Ho ereditato da mia madre, defunta lo scorso 20 ottobre, un appartamento a Roma. L’appartamento adesso è completamente vuoto, anche perché io, con mia moglie, vivo da tutt’altra parte. Avrei quindi pensato di affittarlo, solo che non ho ancora capito in che modo. Potreste darmi voi qualche indicazione utile?

Il primo nodo da sciogliere riguarda certamente la tipologia di contratto: libero o concordato? Un contratto registrato in regime di libero mercato sarà certamente più remunerativo di un contratto concordato (o concertato). In altre parole, locatore e inquilino devono sedersi a un tavolo e decidere di comune accordo su che cifra concludere, senza nessun condizionamento esterno se non appunto quello del mercato.

Viceversa col canone concordato questo tipo di approccio è impossibile. Più nello specifico, la forma concordata agisce in virtù di precisi accordi locali appositamente siglati fra le organizzazioni della proprietà edilizia e le organizzazioni dei conduttori maggiormente rappresentative a livello nazionale. Tali accordi sono appunto applicabili esclusivamente nei Comuni con carenze di disponibilità abitative, ai sensi del Dl 551/1988 (si tratta in pratica di città come Bari, Firenze, Genova, Milano, Napoli, Palermo, Roma, Torino, Venezia, ecc.), e nei Comuni ad alta tensione abitativa il cui elenco, redatto dal Cipe, è scaricabile dal sito del ministero delle Infrastrutture e dei trasporti.

Quanto alla durata, il contratto concordato prevede la nota formula del 3+2, cioè un minimo di tre anni, rinnovabili tacitamente con altri due, mentre la formula libera prevede il 4+4.

È invece sotto l’aspetto fiscale che il contratto concordato si fa più conveniente. Non solo, ma è una convenienza che agisce contemporaneamente su due fronti: sia quello del possessore che quello dell’inquilino. Dal punto di vista del possessore, ipotizzando di scegliere la tassazione ordinaria anziché la cedolare secca, il 3+2 presuppone, oltre all’ordinaria deduzione del 5%, un’ulteriore deduzione del 30% sul reddito imponibile.

In pratica, ogni qualvolta si sceglie la tassazione ordinaria, il reddito del fabbricato, cioè il canone percepito annualmente, viene decurtato del 5%. Inoltre, l’opzione della formula concordata, assicura che dal 95% del canone soggetto a tassazione venga tolto un’ulteriore quota del 30%. Nel caso invece sia stata scelta la cedolare secca, il reddito verrebbe assoggettato a tassazione per intero, ma con aliquota agevolata al 10% anziché al 21 (quest’ultima applicata al 4+4).

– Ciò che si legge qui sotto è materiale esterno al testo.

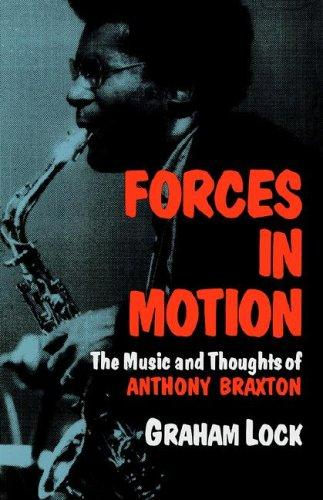 Forces in motion by Graham Lock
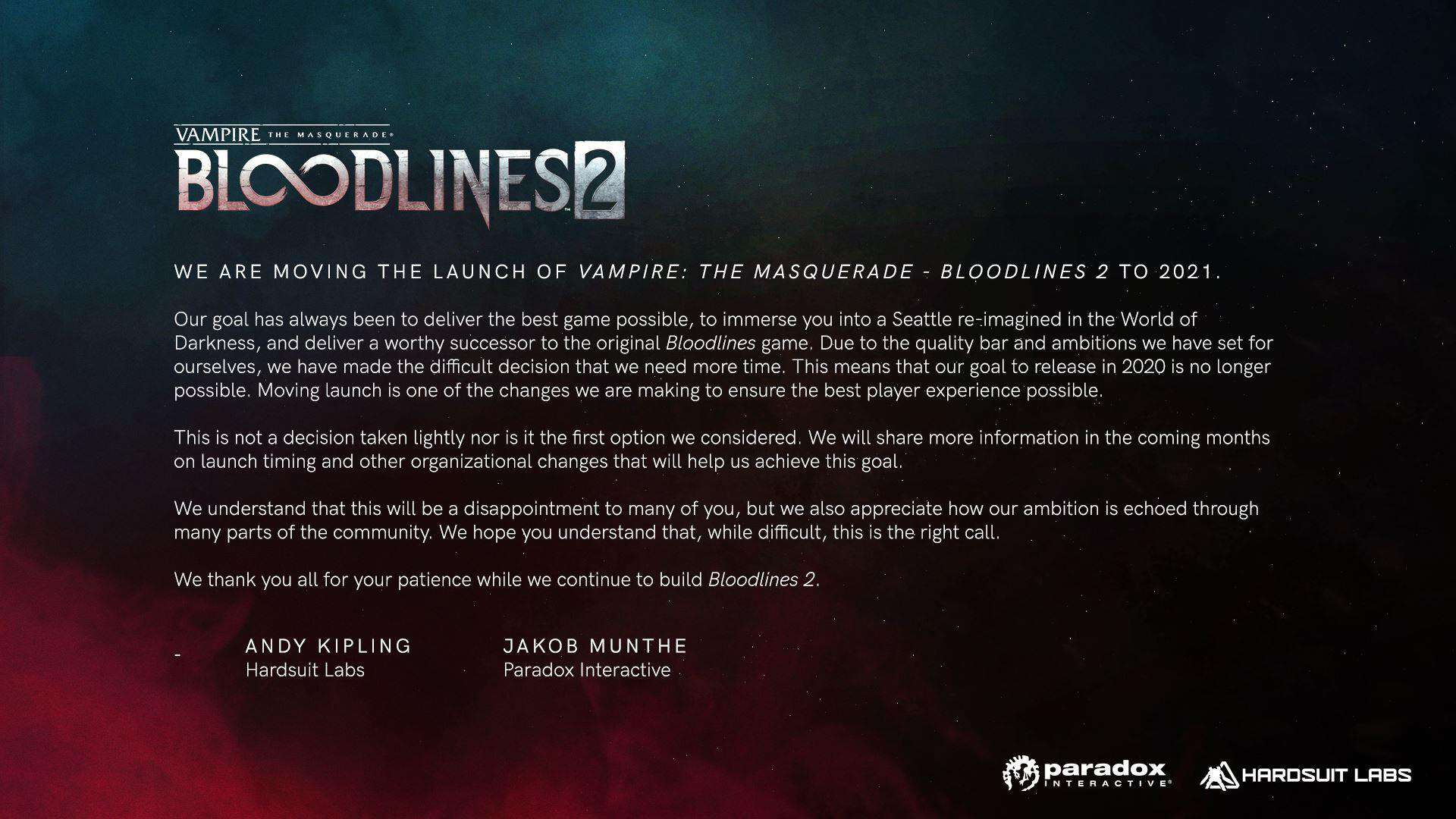 Vampire: The Masquerade - Bloodlines 2 Retraso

Dal lato inquilino, invece, la registrazione del 3+2 assicura una detrazione più corposa in ambito di 730. Com’è noto, esistono diverse forme di detrazione sulle spese di affitto, regolabili a seconda della condizione dell’inquilino. In particolare, la detrazione goduta dagli inquilini titolari di contratti a canone concordato (ovviamente in rapporto alla loro quota di titolarità) è pari a 496 euro, in luogo dei 300 previsti col 4+4, a condizione che il reddito complessivo non superi la soglia di 15.493,71 euro, mentre si abbassa a 248 euro, anziché 150, se il reddito complessivo è superiore a 15.493,71 euro, ma non alla soglia di 30.987,41 euro.

Il discorso, infine, andrebbe esteso ai benefici Imu/Tasi. Dal 2016, infatti, la nuova Legge di Stabilità ha introdotto uno sconto obbligatorio del 25% sulle imposte applicate agli immobili locati in regime di canone concordato, che per altro potrebbero anche godere di aliquote più leggere rispetto a quelle destinate alle abitazioni vuote o locate a canone libero. La convenienza fiscale, insomma, comunque la si metta, verte sulla sponda del regime concordato.